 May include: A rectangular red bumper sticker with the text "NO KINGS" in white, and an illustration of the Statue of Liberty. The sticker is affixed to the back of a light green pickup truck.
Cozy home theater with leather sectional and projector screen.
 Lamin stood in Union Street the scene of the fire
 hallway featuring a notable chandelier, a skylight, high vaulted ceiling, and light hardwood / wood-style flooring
= = =
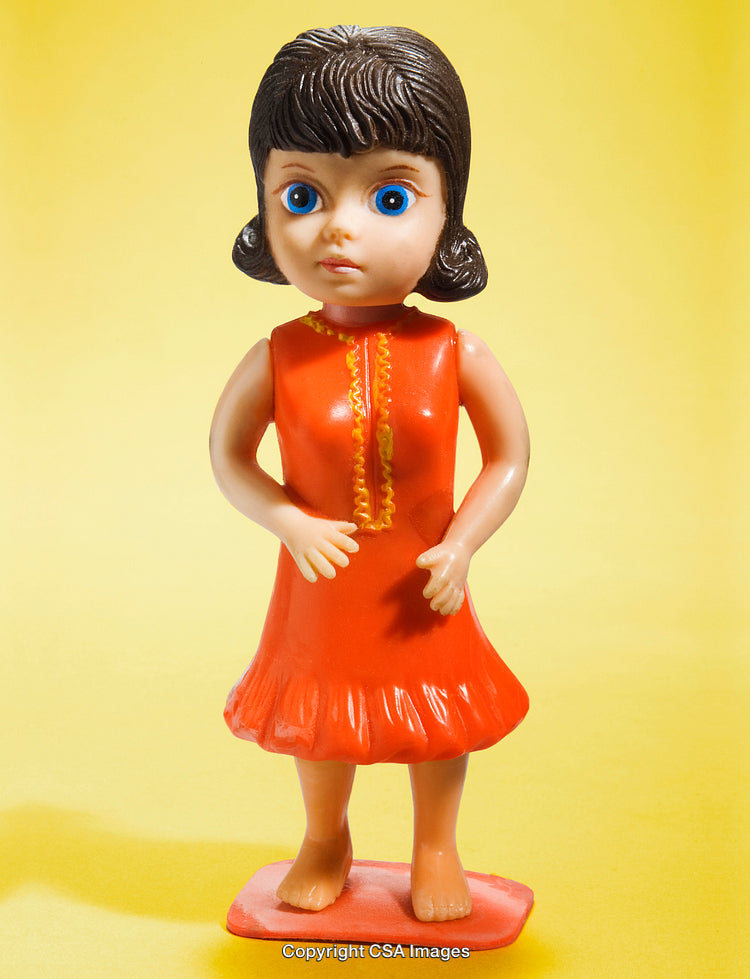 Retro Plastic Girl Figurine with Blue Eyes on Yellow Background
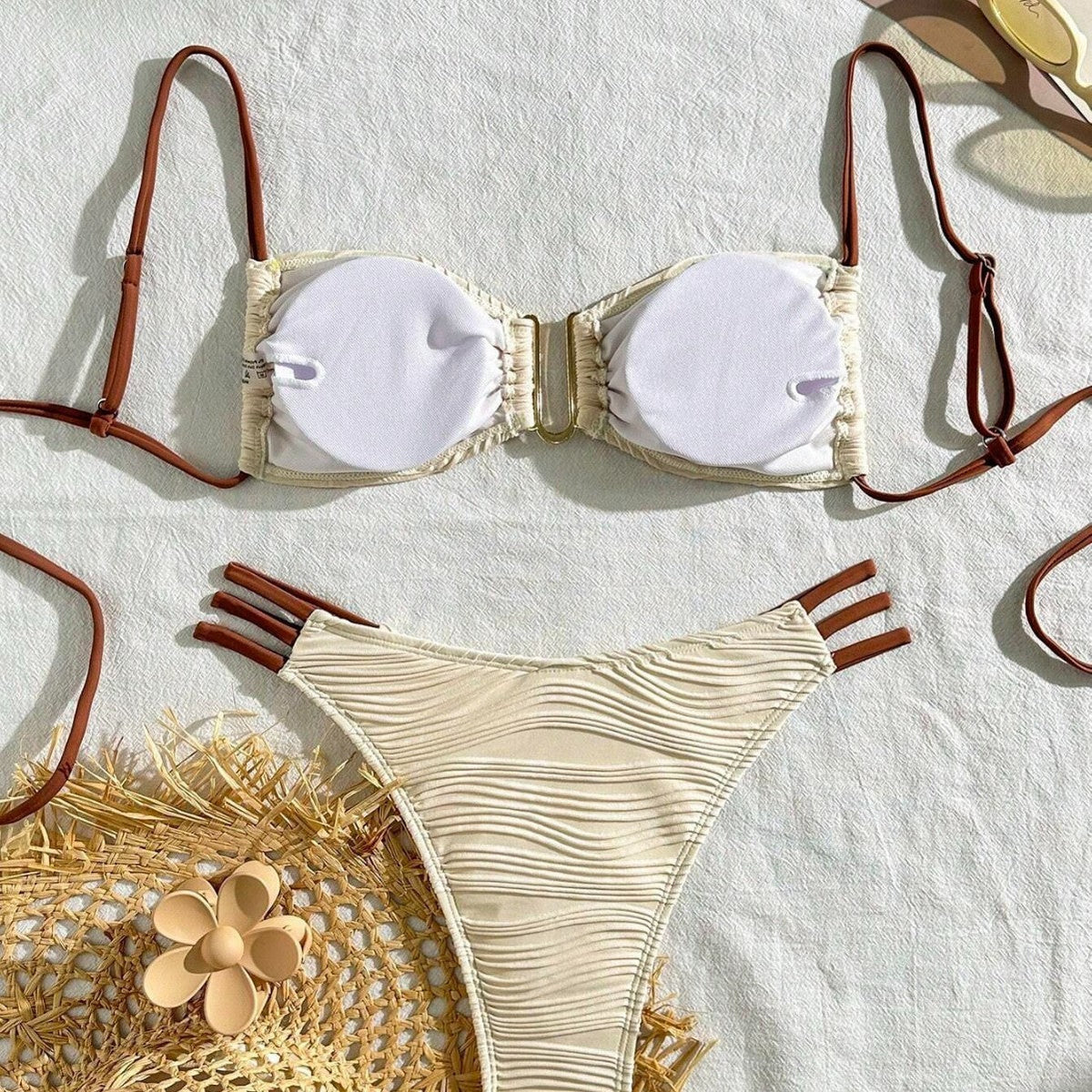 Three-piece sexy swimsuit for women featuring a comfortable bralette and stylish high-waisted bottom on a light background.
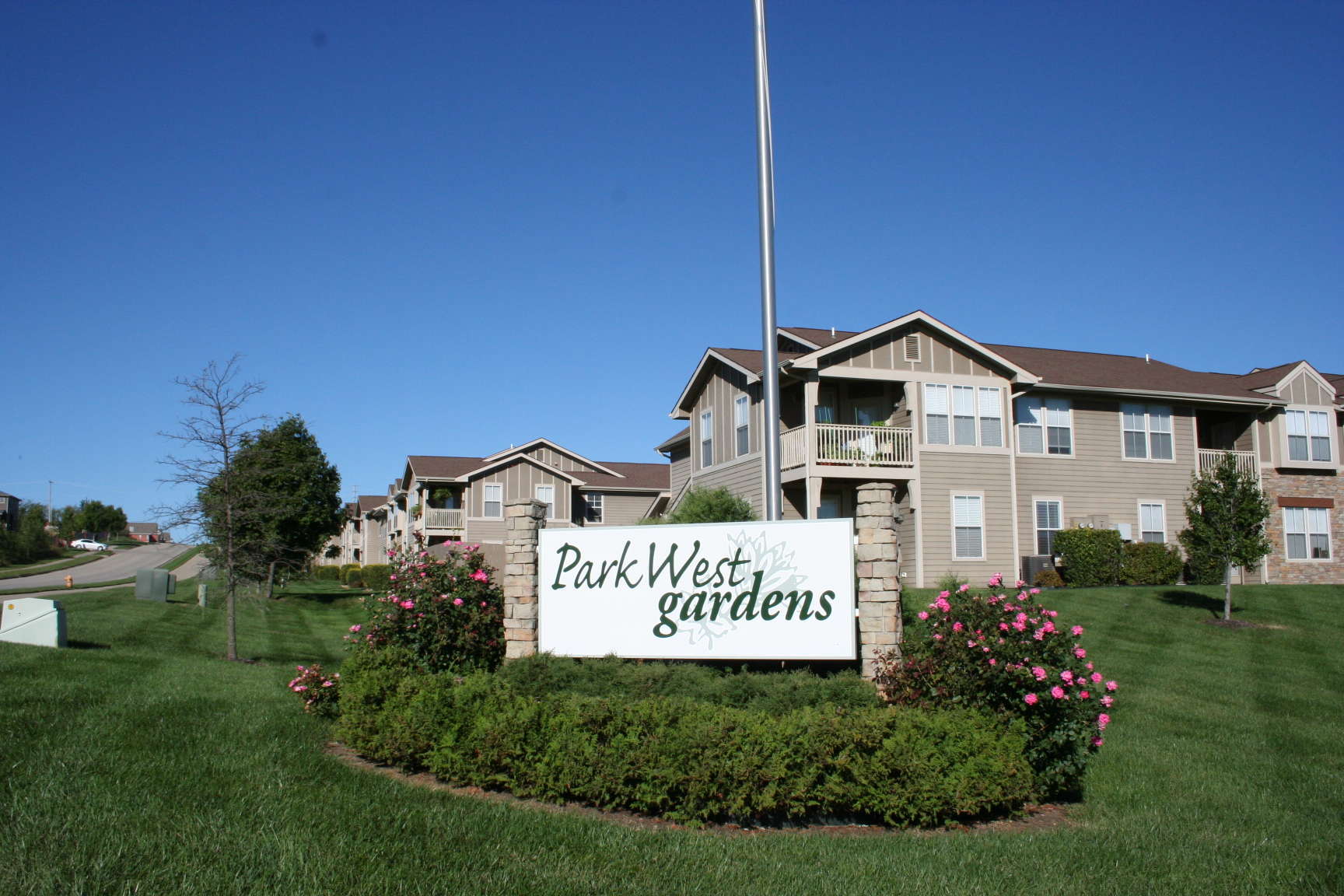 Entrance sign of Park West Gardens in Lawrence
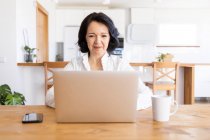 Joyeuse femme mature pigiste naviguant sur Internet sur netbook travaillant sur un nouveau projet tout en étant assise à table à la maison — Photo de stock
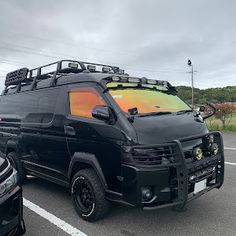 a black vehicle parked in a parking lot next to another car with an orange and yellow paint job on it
= = =
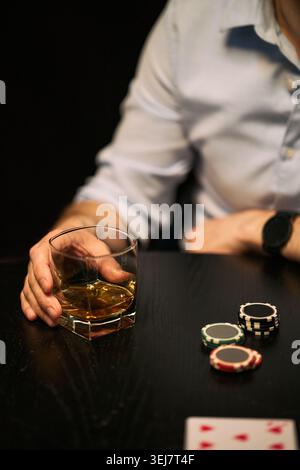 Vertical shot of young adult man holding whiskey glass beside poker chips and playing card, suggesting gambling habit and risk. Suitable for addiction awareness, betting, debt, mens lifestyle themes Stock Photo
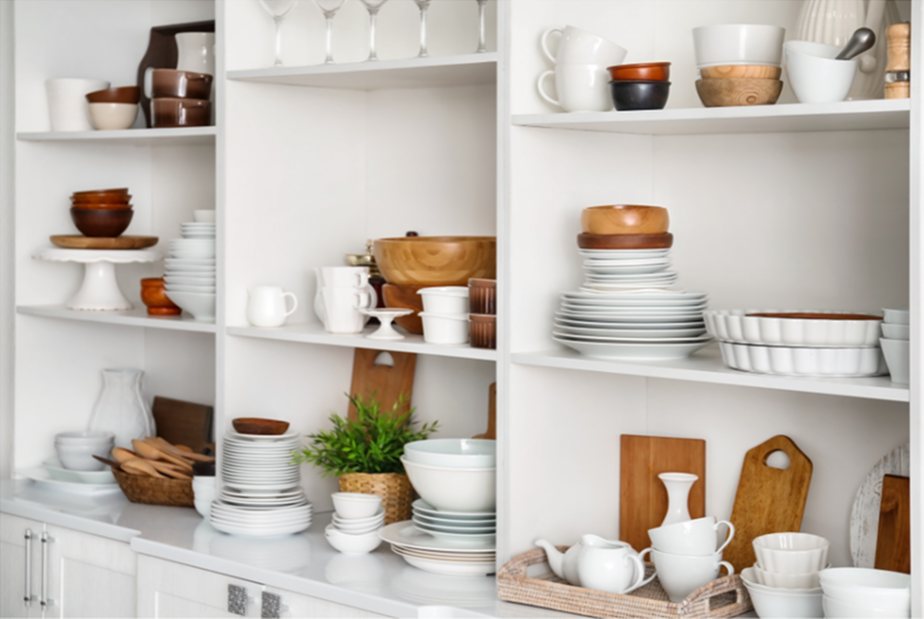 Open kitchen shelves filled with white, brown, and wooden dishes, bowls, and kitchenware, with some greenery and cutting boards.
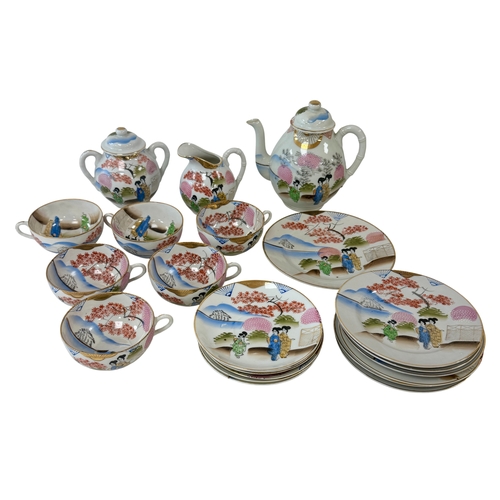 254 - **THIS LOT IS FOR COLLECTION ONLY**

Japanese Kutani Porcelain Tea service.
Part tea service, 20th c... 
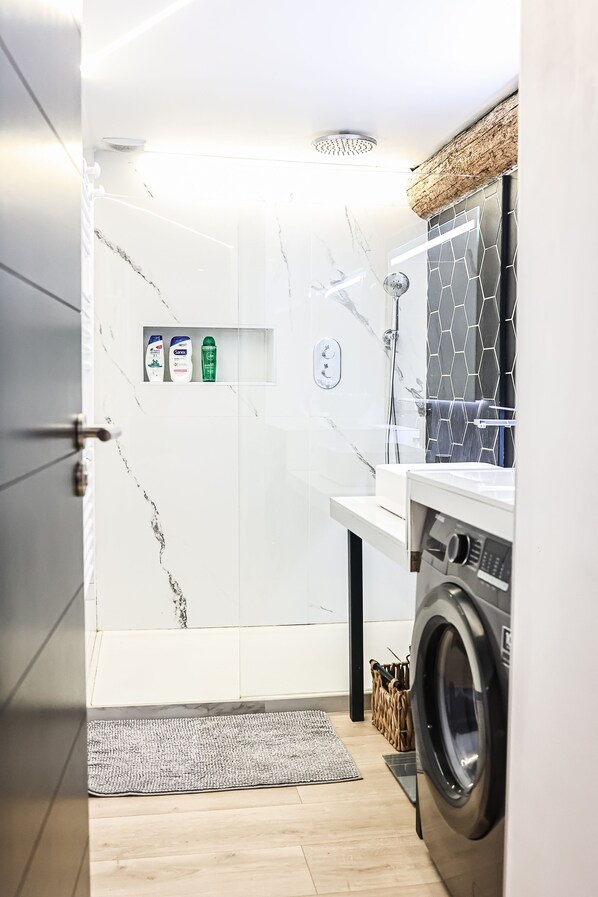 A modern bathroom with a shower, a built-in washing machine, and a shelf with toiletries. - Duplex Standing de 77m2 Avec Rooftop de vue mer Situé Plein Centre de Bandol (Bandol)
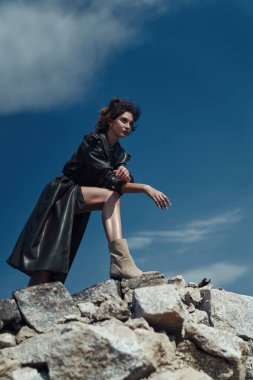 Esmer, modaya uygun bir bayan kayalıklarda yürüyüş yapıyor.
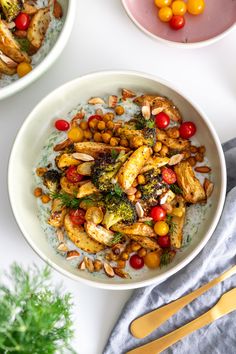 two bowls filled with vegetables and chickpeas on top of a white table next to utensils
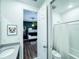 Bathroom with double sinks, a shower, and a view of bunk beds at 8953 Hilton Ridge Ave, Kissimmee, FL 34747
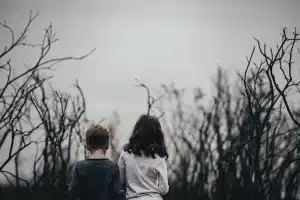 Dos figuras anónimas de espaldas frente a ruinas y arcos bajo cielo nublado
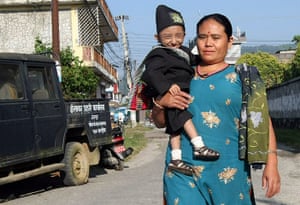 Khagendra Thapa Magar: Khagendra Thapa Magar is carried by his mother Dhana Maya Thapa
= = =
Exercise goal: The entries above hold the needed span. Transcribe exactly the lines from the one with "May include: A" to the one with "hallway featuring a", both included.

Answer section:
 May include: A rectangular red bumper sticker with the text "NO KINGS" in white, and an illustration of the Statue of Liberty. The sticker is affixed to the back of a light green pickup truck.
Cozy home theater with leather sectional and projector screen.
 Lamin stood in Union Street the scene of the fire
 hallway featuring a notable chandelier, a skylight, high vaulted ceiling, and light hardwood / wood-style flooring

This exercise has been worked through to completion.